### Source material:
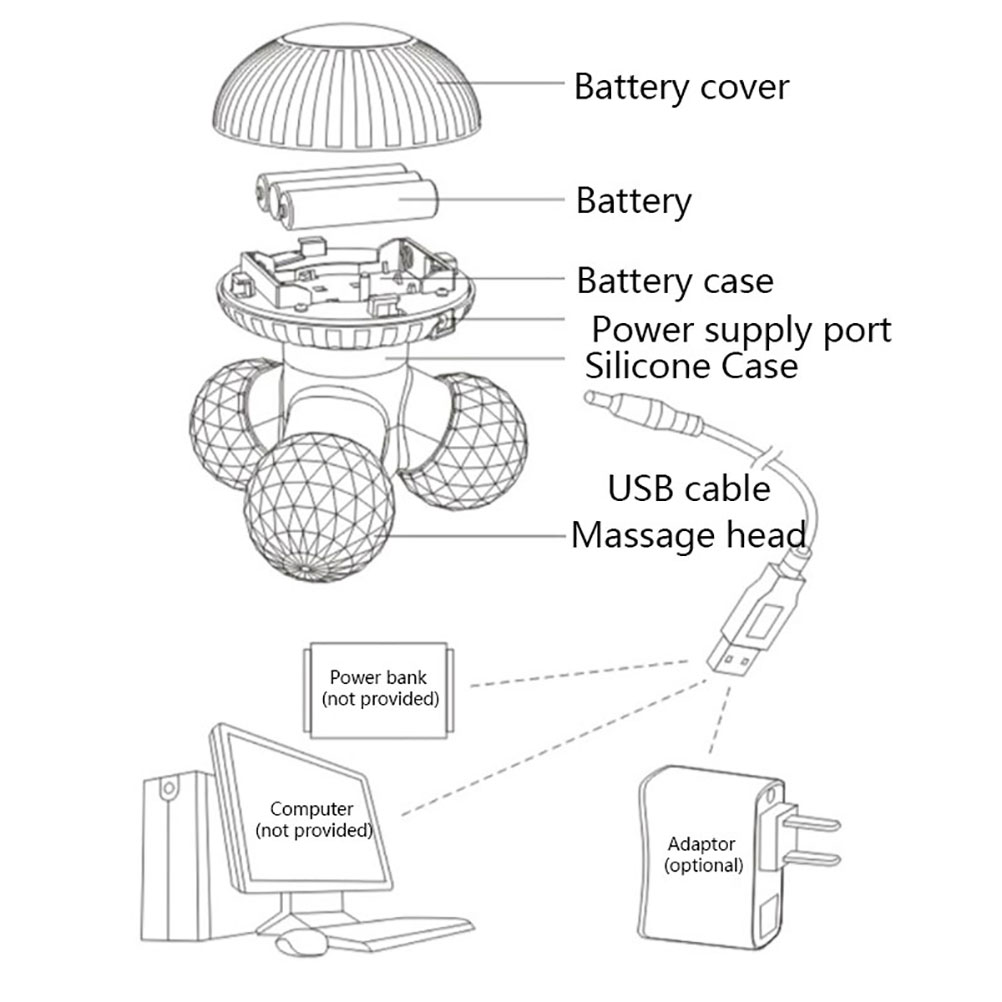 Battery cover

Battery

Battery case

Power supply port

Silicone Case

USB cable

Massage head

Power bank
(not provided)

Computer
(not provided)

Adaptor
(optional)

### Problem details:
This exercise calls for a verbatim output of the entries, pictures omitted.

### Task response:
 Battery cover

Battery

Battery case

Power supply port

Silicone Case

USB cable

Massage head

Power bank
(not provided)

Computer
(not provided)

Adaptor
(optional)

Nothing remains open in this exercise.